Travail demandé =>
A: Relevez, dans le texte sur Oblivion reproduit ci-dessous, toutes les qualités dont le héros devra faire preuve.
B: Traduisez en anglais la phrase suivante du texte sur Oblivion : « Onze ans plus tard, le titre semble à jamais coincé entre la nostalgie éprouvée envers son prédécesseur et l’incroyable longévité et modularité de son successeur, Skyrim. »
C: Poursuivez le texte sur Oblivion, présenté plus bas, à partir de sa dernière phrase.

##### Texte du document

Ah, l’an de grâce 2006… Fort de son succès culte Morrowind, le studio de jeux vidéo Bethesda Softworks lance Oblivion, quatrième titre « officiel » de la saga The Elder Scrolls. Onze ans plus tard, le titre semble à jamais coincé entre la nostalgie éprouvée envers son prédécesseur et l’incroyable longévité et modularité de son successeur, Skyrim.
Dans la province de Cyrodiil, coeur politique de l’empire de Tamriel, l’empereur est victime de mystérieux assassins désireux d’ouvrir différents portails démoniaques donnant sur une dimension maléfique. Afin de vaincre le sinistre Mehrunes Dagon, prince du chaos, notre héros devra faire preuve de force, d’agilité, d’ingéniosité et de courage.

##########
##### Données fournies

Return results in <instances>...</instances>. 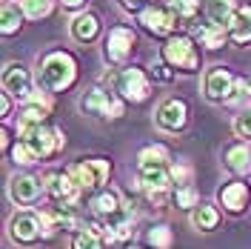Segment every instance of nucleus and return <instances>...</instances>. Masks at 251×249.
I'll return each mask as SVG.
<instances>
[{
    "label": "nucleus",
    "mask_w": 251,
    "mask_h": 249,
    "mask_svg": "<svg viewBox=\"0 0 251 249\" xmlns=\"http://www.w3.org/2000/svg\"><path fill=\"white\" fill-rule=\"evenodd\" d=\"M188 121V109L183 100H177V97H172V100H166L160 109H157V126L160 129H169V132H180L183 126H186Z\"/></svg>",
    "instance_id": "obj_16"
},
{
    "label": "nucleus",
    "mask_w": 251,
    "mask_h": 249,
    "mask_svg": "<svg viewBox=\"0 0 251 249\" xmlns=\"http://www.w3.org/2000/svg\"><path fill=\"white\" fill-rule=\"evenodd\" d=\"M3 89H6V94H12L17 100L29 103L31 97H34L29 69H26L23 63H9V66L3 69Z\"/></svg>",
    "instance_id": "obj_8"
},
{
    "label": "nucleus",
    "mask_w": 251,
    "mask_h": 249,
    "mask_svg": "<svg viewBox=\"0 0 251 249\" xmlns=\"http://www.w3.org/2000/svg\"><path fill=\"white\" fill-rule=\"evenodd\" d=\"M200 0H172V12L177 15V20H191L197 15Z\"/></svg>",
    "instance_id": "obj_30"
},
{
    "label": "nucleus",
    "mask_w": 251,
    "mask_h": 249,
    "mask_svg": "<svg viewBox=\"0 0 251 249\" xmlns=\"http://www.w3.org/2000/svg\"><path fill=\"white\" fill-rule=\"evenodd\" d=\"M137 184L143 192H169L172 187V172L166 163H140Z\"/></svg>",
    "instance_id": "obj_13"
},
{
    "label": "nucleus",
    "mask_w": 251,
    "mask_h": 249,
    "mask_svg": "<svg viewBox=\"0 0 251 249\" xmlns=\"http://www.w3.org/2000/svg\"><path fill=\"white\" fill-rule=\"evenodd\" d=\"M12 160L20 163V166H29V163H34V155L29 152V146L23 140H17L15 146H12Z\"/></svg>",
    "instance_id": "obj_33"
},
{
    "label": "nucleus",
    "mask_w": 251,
    "mask_h": 249,
    "mask_svg": "<svg viewBox=\"0 0 251 249\" xmlns=\"http://www.w3.org/2000/svg\"><path fill=\"white\" fill-rule=\"evenodd\" d=\"M223 163H226V169H231L234 175H246V172L251 169V149L246 143L228 146L226 155H223Z\"/></svg>",
    "instance_id": "obj_18"
},
{
    "label": "nucleus",
    "mask_w": 251,
    "mask_h": 249,
    "mask_svg": "<svg viewBox=\"0 0 251 249\" xmlns=\"http://www.w3.org/2000/svg\"><path fill=\"white\" fill-rule=\"evenodd\" d=\"M72 34H75V40H80V43H89L94 34H97V17L94 15H77L75 20H72Z\"/></svg>",
    "instance_id": "obj_23"
},
{
    "label": "nucleus",
    "mask_w": 251,
    "mask_h": 249,
    "mask_svg": "<svg viewBox=\"0 0 251 249\" xmlns=\"http://www.w3.org/2000/svg\"><path fill=\"white\" fill-rule=\"evenodd\" d=\"M131 46H134V31L126 26H114L106 37V58L111 63H123L131 55Z\"/></svg>",
    "instance_id": "obj_14"
},
{
    "label": "nucleus",
    "mask_w": 251,
    "mask_h": 249,
    "mask_svg": "<svg viewBox=\"0 0 251 249\" xmlns=\"http://www.w3.org/2000/svg\"><path fill=\"white\" fill-rule=\"evenodd\" d=\"M234 83L237 80L231 78L228 69L223 66H214L205 72V80H203V92L208 100H231V92H234Z\"/></svg>",
    "instance_id": "obj_12"
},
{
    "label": "nucleus",
    "mask_w": 251,
    "mask_h": 249,
    "mask_svg": "<svg viewBox=\"0 0 251 249\" xmlns=\"http://www.w3.org/2000/svg\"><path fill=\"white\" fill-rule=\"evenodd\" d=\"M20 140L29 146V152L34 155V160H46V157H51L63 143H66L63 132L46 129V126H26V129H20Z\"/></svg>",
    "instance_id": "obj_3"
},
{
    "label": "nucleus",
    "mask_w": 251,
    "mask_h": 249,
    "mask_svg": "<svg viewBox=\"0 0 251 249\" xmlns=\"http://www.w3.org/2000/svg\"><path fill=\"white\" fill-rule=\"evenodd\" d=\"M174 203H177L180 209H197V206H200V195H197L194 187H180L174 192Z\"/></svg>",
    "instance_id": "obj_27"
},
{
    "label": "nucleus",
    "mask_w": 251,
    "mask_h": 249,
    "mask_svg": "<svg viewBox=\"0 0 251 249\" xmlns=\"http://www.w3.org/2000/svg\"><path fill=\"white\" fill-rule=\"evenodd\" d=\"M217 201L228 215L246 212V206H249V184H226V187H220Z\"/></svg>",
    "instance_id": "obj_17"
},
{
    "label": "nucleus",
    "mask_w": 251,
    "mask_h": 249,
    "mask_svg": "<svg viewBox=\"0 0 251 249\" xmlns=\"http://www.w3.org/2000/svg\"><path fill=\"white\" fill-rule=\"evenodd\" d=\"M205 12H208V20L217 23V26H228L234 12V0H208L205 3Z\"/></svg>",
    "instance_id": "obj_21"
},
{
    "label": "nucleus",
    "mask_w": 251,
    "mask_h": 249,
    "mask_svg": "<svg viewBox=\"0 0 251 249\" xmlns=\"http://www.w3.org/2000/svg\"><path fill=\"white\" fill-rule=\"evenodd\" d=\"M92 212L97 218L103 220V223H120V220H134V212H131V206L120 198V192L117 189H100L97 195L92 198Z\"/></svg>",
    "instance_id": "obj_4"
},
{
    "label": "nucleus",
    "mask_w": 251,
    "mask_h": 249,
    "mask_svg": "<svg viewBox=\"0 0 251 249\" xmlns=\"http://www.w3.org/2000/svg\"><path fill=\"white\" fill-rule=\"evenodd\" d=\"M191 223H194V229H200V232H211L220 223V212L214 206H208V203H200V206L191 212Z\"/></svg>",
    "instance_id": "obj_22"
},
{
    "label": "nucleus",
    "mask_w": 251,
    "mask_h": 249,
    "mask_svg": "<svg viewBox=\"0 0 251 249\" xmlns=\"http://www.w3.org/2000/svg\"><path fill=\"white\" fill-rule=\"evenodd\" d=\"M163 61L174 66V69H183V72H194L200 66L197 58V49L188 37H172L166 46H163Z\"/></svg>",
    "instance_id": "obj_6"
},
{
    "label": "nucleus",
    "mask_w": 251,
    "mask_h": 249,
    "mask_svg": "<svg viewBox=\"0 0 251 249\" xmlns=\"http://www.w3.org/2000/svg\"><path fill=\"white\" fill-rule=\"evenodd\" d=\"M137 160L140 163H166L169 160V152H166V146H146Z\"/></svg>",
    "instance_id": "obj_31"
},
{
    "label": "nucleus",
    "mask_w": 251,
    "mask_h": 249,
    "mask_svg": "<svg viewBox=\"0 0 251 249\" xmlns=\"http://www.w3.org/2000/svg\"><path fill=\"white\" fill-rule=\"evenodd\" d=\"M226 29H228V37L234 43H249L251 40V6L237 9V15L231 17V23Z\"/></svg>",
    "instance_id": "obj_19"
},
{
    "label": "nucleus",
    "mask_w": 251,
    "mask_h": 249,
    "mask_svg": "<svg viewBox=\"0 0 251 249\" xmlns=\"http://www.w3.org/2000/svg\"><path fill=\"white\" fill-rule=\"evenodd\" d=\"M234 132L240 135V138H251V112H243V115H237Z\"/></svg>",
    "instance_id": "obj_34"
},
{
    "label": "nucleus",
    "mask_w": 251,
    "mask_h": 249,
    "mask_svg": "<svg viewBox=\"0 0 251 249\" xmlns=\"http://www.w3.org/2000/svg\"><path fill=\"white\" fill-rule=\"evenodd\" d=\"M146 241H149L154 249H169L172 247V241H174V235H172L169 226H151L149 235H146Z\"/></svg>",
    "instance_id": "obj_26"
},
{
    "label": "nucleus",
    "mask_w": 251,
    "mask_h": 249,
    "mask_svg": "<svg viewBox=\"0 0 251 249\" xmlns=\"http://www.w3.org/2000/svg\"><path fill=\"white\" fill-rule=\"evenodd\" d=\"M72 249H103V238L94 235V232H89V229H83V232L75 235Z\"/></svg>",
    "instance_id": "obj_29"
},
{
    "label": "nucleus",
    "mask_w": 251,
    "mask_h": 249,
    "mask_svg": "<svg viewBox=\"0 0 251 249\" xmlns=\"http://www.w3.org/2000/svg\"><path fill=\"white\" fill-rule=\"evenodd\" d=\"M80 109L86 115H94V118H120L123 115V103L114 100L111 92L106 89H92L80 97Z\"/></svg>",
    "instance_id": "obj_7"
},
{
    "label": "nucleus",
    "mask_w": 251,
    "mask_h": 249,
    "mask_svg": "<svg viewBox=\"0 0 251 249\" xmlns=\"http://www.w3.org/2000/svg\"><path fill=\"white\" fill-rule=\"evenodd\" d=\"M9 109H12V103H9V94H3V100H0V112H3V118H9Z\"/></svg>",
    "instance_id": "obj_35"
},
{
    "label": "nucleus",
    "mask_w": 251,
    "mask_h": 249,
    "mask_svg": "<svg viewBox=\"0 0 251 249\" xmlns=\"http://www.w3.org/2000/svg\"><path fill=\"white\" fill-rule=\"evenodd\" d=\"M51 12V0H23V15L31 20H40Z\"/></svg>",
    "instance_id": "obj_28"
},
{
    "label": "nucleus",
    "mask_w": 251,
    "mask_h": 249,
    "mask_svg": "<svg viewBox=\"0 0 251 249\" xmlns=\"http://www.w3.org/2000/svg\"><path fill=\"white\" fill-rule=\"evenodd\" d=\"M169 172H172V181L177 184V189L180 187H191V175H194V172H191L188 163H174Z\"/></svg>",
    "instance_id": "obj_32"
},
{
    "label": "nucleus",
    "mask_w": 251,
    "mask_h": 249,
    "mask_svg": "<svg viewBox=\"0 0 251 249\" xmlns=\"http://www.w3.org/2000/svg\"><path fill=\"white\" fill-rule=\"evenodd\" d=\"M75 75H77V66H75V58L66 55V52H51L40 61V86L49 89V92H63L75 83Z\"/></svg>",
    "instance_id": "obj_1"
},
{
    "label": "nucleus",
    "mask_w": 251,
    "mask_h": 249,
    "mask_svg": "<svg viewBox=\"0 0 251 249\" xmlns=\"http://www.w3.org/2000/svg\"><path fill=\"white\" fill-rule=\"evenodd\" d=\"M46 192L57 203H66V206H77L80 195H83L69 172H51V175H46Z\"/></svg>",
    "instance_id": "obj_11"
},
{
    "label": "nucleus",
    "mask_w": 251,
    "mask_h": 249,
    "mask_svg": "<svg viewBox=\"0 0 251 249\" xmlns=\"http://www.w3.org/2000/svg\"><path fill=\"white\" fill-rule=\"evenodd\" d=\"M114 89L123 94L126 100H131V103H140L149 97V80L143 75L140 69H123V72H117L114 75Z\"/></svg>",
    "instance_id": "obj_10"
},
{
    "label": "nucleus",
    "mask_w": 251,
    "mask_h": 249,
    "mask_svg": "<svg viewBox=\"0 0 251 249\" xmlns=\"http://www.w3.org/2000/svg\"><path fill=\"white\" fill-rule=\"evenodd\" d=\"M83 3H86V0H63V6H69V9H77Z\"/></svg>",
    "instance_id": "obj_36"
},
{
    "label": "nucleus",
    "mask_w": 251,
    "mask_h": 249,
    "mask_svg": "<svg viewBox=\"0 0 251 249\" xmlns=\"http://www.w3.org/2000/svg\"><path fill=\"white\" fill-rule=\"evenodd\" d=\"M20 23H23V12L17 9L15 3H3V34H15L20 29Z\"/></svg>",
    "instance_id": "obj_25"
},
{
    "label": "nucleus",
    "mask_w": 251,
    "mask_h": 249,
    "mask_svg": "<svg viewBox=\"0 0 251 249\" xmlns=\"http://www.w3.org/2000/svg\"><path fill=\"white\" fill-rule=\"evenodd\" d=\"M46 192V181L34 178V175H15L9 181V198L17 206H31L40 201V195Z\"/></svg>",
    "instance_id": "obj_9"
},
{
    "label": "nucleus",
    "mask_w": 251,
    "mask_h": 249,
    "mask_svg": "<svg viewBox=\"0 0 251 249\" xmlns=\"http://www.w3.org/2000/svg\"><path fill=\"white\" fill-rule=\"evenodd\" d=\"M249 86H251V78H249Z\"/></svg>",
    "instance_id": "obj_37"
},
{
    "label": "nucleus",
    "mask_w": 251,
    "mask_h": 249,
    "mask_svg": "<svg viewBox=\"0 0 251 249\" xmlns=\"http://www.w3.org/2000/svg\"><path fill=\"white\" fill-rule=\"evenodd\" d=\"M9 238L20 244V247H31V244H37L40 238H43V223H40V215L37 212H26V209H20L12 215L9 220Z\"/></svg>",
    "instance_id": "obj_5"
},
{
    "label": "nucleus",
    "mask_w": 251,
    "mask_h": 249,
    "mask_svg": "<svg viewBox=\"0 0 251 249\" xmlns=\"http://www.w3.org/2000/svg\"><path fill=\"white\" fill-rule=\"evenodd\" d=\"M46 118H49V100H46V97L40 100V94H34L29 103H26V109H23L20 129H26V126H43Z\"/></svg>",
    "instance_id": "obj_20"
},
{
    "label": "nucleus",
    "mask_w": 251,
    "mask_h": 249,
    "mask_svg": "<svg viewBox=\"0 0 251 249\" xmlns=\"http://www.w3.org/2000/svg\"><path fill=\"white\" fill-rule=\"evenodd\" d=\"M226 31L228 29H223V26H217V23H205V26H197L194 34H197L208 49H220L223 43H226Z\"/></svg>",
    "instance_id": "obj_24"
},
{
    "label": "nucleus",
    "mask_w": 251,
    "mask_h": 249,
    "mask_svg": "<svg viewBox=\"0 0 251 249\" xmlns=\"http://www.w3.org/2000/svg\"><path fill=\"white\" fill-rule=\"evenodd\" d=\"M69 175H72V181L77 184L80 192H100V187L109 181V160H103V157H83V160H77V163H72L69 166Z\"/></svg>",
    "instance_id": "obj_2"
},
{
    "label": "nucleus",
    "mask_w": 251,
    "mask_h": 249,
    "mask_svg": "<svg viewBox=\"0 0 251 249\" xmlns=\"http://www.w3.org/2000/svg\"><path fill=\"white\" fill-rule=\"evenodd\" d=\"M140 23L151 34H172L177 26V15L172 9H160V6H146L140 12Z\"/></svg>",
    "instance_id": "obj_15"
}]
</instances>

##########

Réponses =>
A: force, agilité, ingéniosité, courage

B: Eleven years later, the game seems forever stuck between the nostalgia felt for its predecessor and the incredible longevity and modularity of its successor, Skyrim.

C:
À l’image des autres titres de la série The Elder Scrolls, Oblivion place un personnage inconnu au centre d’une machination aux dimensions quasi-planétaires. Cet individu sans nom, qui entame, comme à l’habitude, sa quête dans un donjon, est-il vraiment l’élu? Saura-t-il triompher des forces du Mal? L’idée est connue des amateurs de la série, mais Oblivion s’annonçait, à l’époque, comme une révolution. Après tout, si Morrowind avait franchement impressionné, lors de sa sortie, cela faisait maintenant sept ans que les passionnés de jeu de rôle n’avaient pas eu de véritable titre de la saga à se mettre sous la dent. Pour ce journaliste, les captures d’écran présentées avant le lancement du jeu donnaient déjà l’impression que la qualité des visuels avait été grandement renforcée. Finis les personnages carrés, les démarches aux allures robotiques, ou encore les satanés cliff racers se déplaçant maladroitement dans les cieux de l’île de Morrowind avant de fondre rageusement sur le joueur!
Après Vvanderfell et ses créatures et habitants étranges, tout au nord-est de l’empire, voilà que l’action d’Oblivion se déroule au coeur même de Cyrodiil, la province centrale, alors que notre quête débute dans les geôles, puis les égoûts de la Cité impériale. Pour l’époque, la cinématique d’ouverture, avec ses vertes forêts et la gigantesque spire de la tour centrale de la capitale, avait de quoi émerveiller.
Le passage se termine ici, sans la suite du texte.